__SET TASK__
Rewrite the listing below, changing "yellow sign" to "orange sign" and keeping everything else the same. Leave out the pictures.

__SUPPLIED DATA__
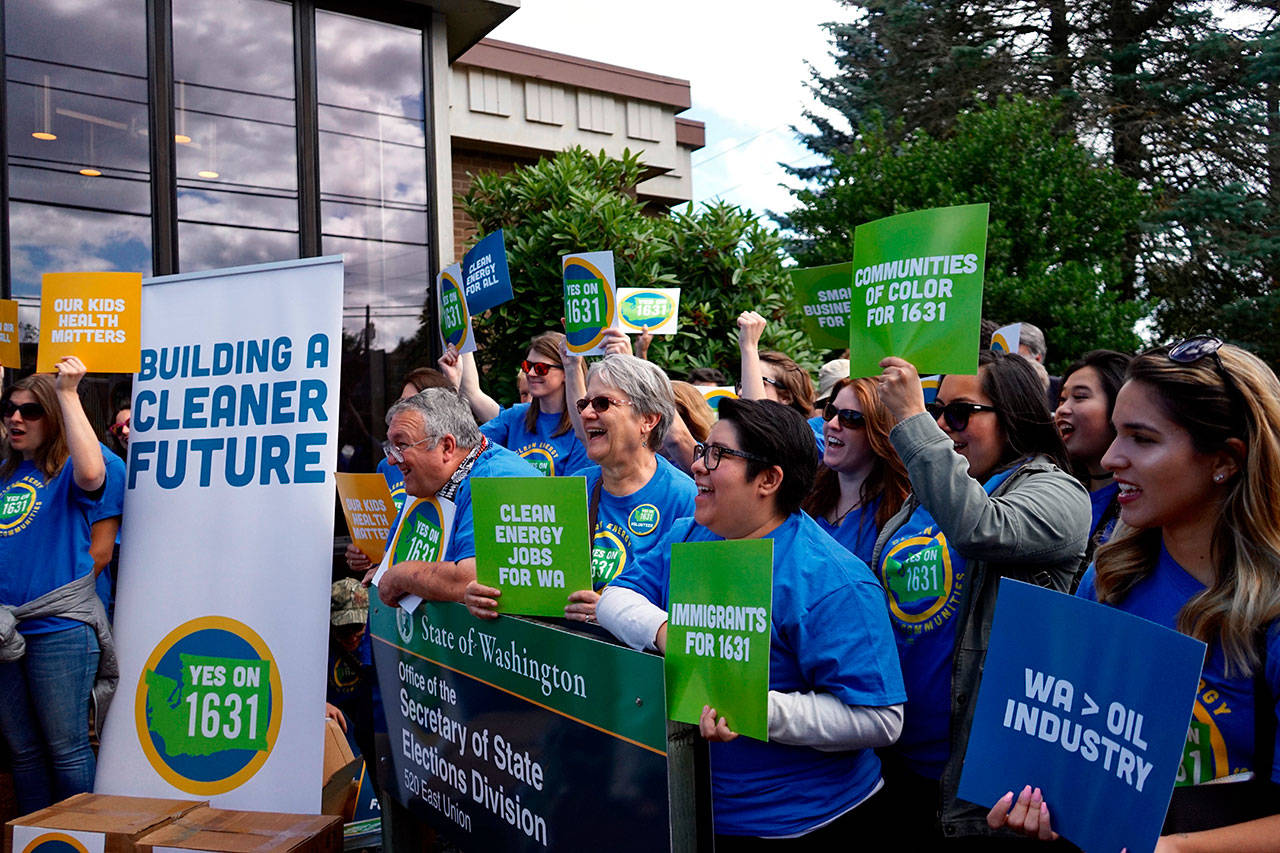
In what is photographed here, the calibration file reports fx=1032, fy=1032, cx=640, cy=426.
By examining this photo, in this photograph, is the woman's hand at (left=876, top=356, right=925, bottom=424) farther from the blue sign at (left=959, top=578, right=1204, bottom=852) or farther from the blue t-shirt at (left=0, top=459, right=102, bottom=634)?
the blue t-shirt at (left=0, top=459, right=102, bottom=634)

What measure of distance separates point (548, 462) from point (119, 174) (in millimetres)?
4354

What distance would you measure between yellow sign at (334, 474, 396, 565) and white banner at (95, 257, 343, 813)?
41 cm

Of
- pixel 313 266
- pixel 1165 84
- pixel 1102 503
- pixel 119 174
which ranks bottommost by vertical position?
→ pixel 1102 503

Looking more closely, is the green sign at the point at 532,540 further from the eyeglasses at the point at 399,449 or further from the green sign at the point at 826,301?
the green sign at the point at 826,301

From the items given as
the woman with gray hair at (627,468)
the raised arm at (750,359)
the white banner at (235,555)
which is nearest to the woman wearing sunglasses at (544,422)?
the raised arm at (750,359)

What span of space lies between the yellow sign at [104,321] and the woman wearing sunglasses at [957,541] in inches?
111

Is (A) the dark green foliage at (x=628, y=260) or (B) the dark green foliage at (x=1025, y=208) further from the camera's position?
(B) the dark green foliage at (x=1025, y=208)

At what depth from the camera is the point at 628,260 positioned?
8.87 metres

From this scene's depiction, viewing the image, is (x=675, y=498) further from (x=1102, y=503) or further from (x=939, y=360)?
(x=1102, y=503)

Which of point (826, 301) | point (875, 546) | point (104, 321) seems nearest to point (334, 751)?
point (104, 321)

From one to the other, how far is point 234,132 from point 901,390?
6488mm

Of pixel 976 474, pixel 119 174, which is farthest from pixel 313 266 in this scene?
pixel 119 174

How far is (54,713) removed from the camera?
4.02 m

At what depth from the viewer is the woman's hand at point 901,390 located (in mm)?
2516
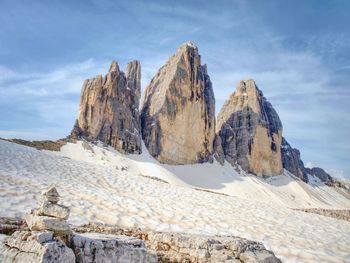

__CORRECT OUTPUT__
In what is photographed here, the calibration file reports fx=1032, fy=1032, cx=640, cy=426.
By examining this photo, in this photograph, is the woman's hand at (left=876, top=356, right=925, bottom=424) farther from the blue sign at (left=959, top=578, right=1204, bottom=852) or farther from the blue t-shirt at (left=0, top=459, right=102, bottom=634)?
the blue t-shirt at (left=0, top=459, right=102, bottom=634)

What measure of distance separates point (548, 462) from point (119, 174) (in millimetres)?
4354

What distance would you measure between orange sign at (334, 474, 396, 565) and white banner at (95, 257, 343, 813)?
41 cm

Of
- pixel 313 266
- pixel 1165 84
- pixel 1102 503
- pixel 119 174
which ranks bottommost by vertical position?
→ pixel 1102 503

Looking more closely, is the green sign at the point at 532,540 further from the eyeglasses at the point at 399,449 or further from the green sign at the point at 826,301?
the green sign at the point at 826,301

From the items given as
the woman with gray hair at (627,468)
the raised arm at (750,359)
the white banner at (235,555)
which is nearest to the woman wearing sunglasses at (544,422)?
the raised arm at (750,359)

What span of space lies between the orange sign at [104,321] and the woman wearing sunglasses at [957,541] in inches?
111

Is (A) the dark green foliage at (x=628, y=260) or (B) the dark green foliage at (x=1025, y=208) further from the camera's position?
(B) the dark green foliage at (x=1025, y=208)

At what depth from the camera is the point at 628,260 positioned?
8.87 metres

From this scene's depiction, viewing the image, is (x=675, y=498) further from (x=1102, y=503) or further from (x=939, y=360)?
(x=1102, y=503)

Which of point (826, 301) | point (875, 546) | point (104, 321) seems nearest to point (334, 751)?
point (104, 321)

From one to the other, how far is point 234,132 from point 901,390?
6488mm

Of pixel 976 474, pixel 119 174, which is farthest from pixel 313 266 in this scene?
pixel 119 174

How far is (54,713) removed from the camera?
4.02 m

At what depth from the viewer is the woman's hand at point 901,390 located (in mm)?
2516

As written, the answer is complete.